The package includes:
Intelligent Heat Control
Styling your hair should not be synonymous with damaging your hair. Like the Dyson Supersonic hair dryer, the Dyson Airwrap styler has intelligent heat control. A glass bead thermistor measures the temperature up to 40 times a second, transmitting temperature data to the microprocessor and regulating the product’s temperature. This helps ensure hair does not become exposed to extreme heat.
The Dyson Airwrap styler complete comes with specific attachments designed with different hair types and desired looks in mind.
Pre-styling dryer: Prepares hair for styling
using a fast but diffused airflow. Engineered
for all hair types, it’s designed to dry hair to the ideal moisture level
(damp to touch) before using the curling
Soft smoothing brush: Engineered to add body and
volume to limp, flat hair while creating a smooth, blow-dry finish. Ball-tipped bristles allow for increased tension
to help keep hair aligned to the brush.
40mm Airwrap barrel x 2 (L:+R): To create loose
curls or waves for thicker, coarser hair that has some shape.
30mm Airwrap barrel x 2 (L+R): To create voluminous curls or waves for most hair types.

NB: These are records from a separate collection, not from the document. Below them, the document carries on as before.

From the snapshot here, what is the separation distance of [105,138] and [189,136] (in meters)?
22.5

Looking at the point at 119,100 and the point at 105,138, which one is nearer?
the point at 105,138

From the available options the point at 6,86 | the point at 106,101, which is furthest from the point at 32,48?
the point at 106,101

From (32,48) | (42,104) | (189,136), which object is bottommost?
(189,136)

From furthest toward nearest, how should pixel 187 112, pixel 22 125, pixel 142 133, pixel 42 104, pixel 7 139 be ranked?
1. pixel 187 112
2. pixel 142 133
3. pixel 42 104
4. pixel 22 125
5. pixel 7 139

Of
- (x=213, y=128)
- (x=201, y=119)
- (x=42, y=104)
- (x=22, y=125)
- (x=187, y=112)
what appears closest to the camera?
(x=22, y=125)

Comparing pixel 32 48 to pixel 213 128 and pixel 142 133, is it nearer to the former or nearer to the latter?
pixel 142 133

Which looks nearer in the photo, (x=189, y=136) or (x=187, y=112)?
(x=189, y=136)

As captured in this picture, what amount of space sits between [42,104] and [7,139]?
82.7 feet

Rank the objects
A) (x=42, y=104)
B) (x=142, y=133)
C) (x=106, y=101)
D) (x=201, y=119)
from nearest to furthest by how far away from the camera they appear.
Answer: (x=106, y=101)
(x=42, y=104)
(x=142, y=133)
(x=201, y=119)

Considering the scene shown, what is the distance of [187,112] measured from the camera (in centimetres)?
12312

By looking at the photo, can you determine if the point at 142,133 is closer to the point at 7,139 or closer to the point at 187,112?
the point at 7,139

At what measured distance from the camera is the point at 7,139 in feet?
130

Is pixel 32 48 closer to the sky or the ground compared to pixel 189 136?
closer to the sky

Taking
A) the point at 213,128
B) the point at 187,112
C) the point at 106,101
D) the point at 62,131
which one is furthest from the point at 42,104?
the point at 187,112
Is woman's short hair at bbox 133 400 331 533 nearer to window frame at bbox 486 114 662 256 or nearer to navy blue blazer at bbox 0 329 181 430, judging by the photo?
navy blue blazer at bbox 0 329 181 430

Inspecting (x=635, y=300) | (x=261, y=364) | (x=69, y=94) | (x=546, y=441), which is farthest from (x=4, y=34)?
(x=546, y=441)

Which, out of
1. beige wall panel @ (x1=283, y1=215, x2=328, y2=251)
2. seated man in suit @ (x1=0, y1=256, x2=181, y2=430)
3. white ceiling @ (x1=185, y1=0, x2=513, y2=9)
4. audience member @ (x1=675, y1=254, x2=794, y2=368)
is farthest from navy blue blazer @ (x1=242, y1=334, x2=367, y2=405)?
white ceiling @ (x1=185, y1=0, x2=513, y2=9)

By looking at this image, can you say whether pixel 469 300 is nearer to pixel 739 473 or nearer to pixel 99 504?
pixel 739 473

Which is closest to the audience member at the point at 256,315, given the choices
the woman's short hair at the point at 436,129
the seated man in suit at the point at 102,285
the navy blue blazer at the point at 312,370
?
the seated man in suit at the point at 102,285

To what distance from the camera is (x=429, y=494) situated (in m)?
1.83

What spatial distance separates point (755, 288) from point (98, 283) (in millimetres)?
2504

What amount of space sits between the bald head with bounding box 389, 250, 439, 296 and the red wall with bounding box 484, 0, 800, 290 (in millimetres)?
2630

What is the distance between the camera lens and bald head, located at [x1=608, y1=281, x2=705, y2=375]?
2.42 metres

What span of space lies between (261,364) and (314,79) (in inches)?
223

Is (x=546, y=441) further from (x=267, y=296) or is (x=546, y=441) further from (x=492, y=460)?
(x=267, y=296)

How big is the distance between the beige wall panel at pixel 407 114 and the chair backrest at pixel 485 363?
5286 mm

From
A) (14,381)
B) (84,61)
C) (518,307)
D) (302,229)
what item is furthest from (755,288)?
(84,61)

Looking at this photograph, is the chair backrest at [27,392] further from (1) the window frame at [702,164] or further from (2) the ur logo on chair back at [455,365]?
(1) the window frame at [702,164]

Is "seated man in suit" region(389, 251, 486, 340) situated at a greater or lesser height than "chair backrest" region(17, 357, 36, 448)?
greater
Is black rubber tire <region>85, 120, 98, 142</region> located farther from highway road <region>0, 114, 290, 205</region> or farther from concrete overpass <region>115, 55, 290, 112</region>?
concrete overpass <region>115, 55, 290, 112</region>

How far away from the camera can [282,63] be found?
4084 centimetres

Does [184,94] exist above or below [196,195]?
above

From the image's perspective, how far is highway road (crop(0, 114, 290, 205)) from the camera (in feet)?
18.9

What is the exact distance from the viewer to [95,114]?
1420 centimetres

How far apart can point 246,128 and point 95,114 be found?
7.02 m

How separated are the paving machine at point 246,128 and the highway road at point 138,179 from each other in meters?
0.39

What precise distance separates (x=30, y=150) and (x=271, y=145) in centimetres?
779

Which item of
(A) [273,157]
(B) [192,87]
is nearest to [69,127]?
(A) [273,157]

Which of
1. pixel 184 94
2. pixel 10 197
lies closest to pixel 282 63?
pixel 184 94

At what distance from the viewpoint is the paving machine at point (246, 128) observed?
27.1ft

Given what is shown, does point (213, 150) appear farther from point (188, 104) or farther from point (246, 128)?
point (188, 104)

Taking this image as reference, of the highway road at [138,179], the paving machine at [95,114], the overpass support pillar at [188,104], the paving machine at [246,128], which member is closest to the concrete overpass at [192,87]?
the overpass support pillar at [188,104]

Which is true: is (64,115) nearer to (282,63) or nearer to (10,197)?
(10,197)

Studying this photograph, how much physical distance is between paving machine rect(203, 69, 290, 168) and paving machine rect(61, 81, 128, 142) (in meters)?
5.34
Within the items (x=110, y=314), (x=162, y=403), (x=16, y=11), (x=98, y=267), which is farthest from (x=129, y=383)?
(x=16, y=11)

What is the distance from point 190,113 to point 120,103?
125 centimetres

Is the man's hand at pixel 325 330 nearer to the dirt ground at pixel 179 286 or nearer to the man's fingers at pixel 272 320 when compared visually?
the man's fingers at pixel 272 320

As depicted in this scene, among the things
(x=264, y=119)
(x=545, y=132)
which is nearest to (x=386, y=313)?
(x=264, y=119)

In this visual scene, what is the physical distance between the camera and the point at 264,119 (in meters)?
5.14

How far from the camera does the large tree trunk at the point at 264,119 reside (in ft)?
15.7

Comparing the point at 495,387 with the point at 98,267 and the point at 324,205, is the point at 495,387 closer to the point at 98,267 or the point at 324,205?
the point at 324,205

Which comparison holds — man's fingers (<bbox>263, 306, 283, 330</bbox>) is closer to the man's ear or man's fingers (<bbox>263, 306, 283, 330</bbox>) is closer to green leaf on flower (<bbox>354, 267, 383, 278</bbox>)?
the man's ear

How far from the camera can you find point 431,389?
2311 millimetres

Achieve voluminous curls for those with limp, finer
or straighter hair. Get tighter curls for those with thicker, coarser hair with
Firm smoothing brush: To create a straighter
style with less frizz. Engineered to tame and smooth unruly, thicker, coarser
hair, with firm straight bristles to help
create tension and reduce tangling.
Round volumising brush: To create volume and
shape. Ideal for creating tension to shape finer,
thinner and straighter hair.
But wait there’s more
Dyson has a special pop-up store at 106 King Street Sydney (near the corner of Pitt and King) where you can book a consultation from 10 to 14 October and see it in action.
The $699 Dyson Airwrap styler is available
on Dyson.com.au from 10th October and in-store at David Jones and
Myer from 13th October.
A balding male is envious of those voluminous locks.
GadgetGirl will review this device although she is very happy with her Dyson Supersonic and
probably does not need it. By the way,
she has been using the Supersonic since February, and after eight months her damaged hair has grown eight cm. Her
hair now looks lustrous, smooth and voluminous – something years of cheap, hot
hairdryer damage had turned a little lifeless. Works for her!
I suspect that will be only one issue to widespread
uptake. Women understand a hairdryer and how to use brushes to get some style.
Far fewer understand how to style in the home. So, Dyson’s task is to educate and declare death to straighteners
and styling wands that cook your hair.
Is it revolutionary? Yes, there is nothing like it!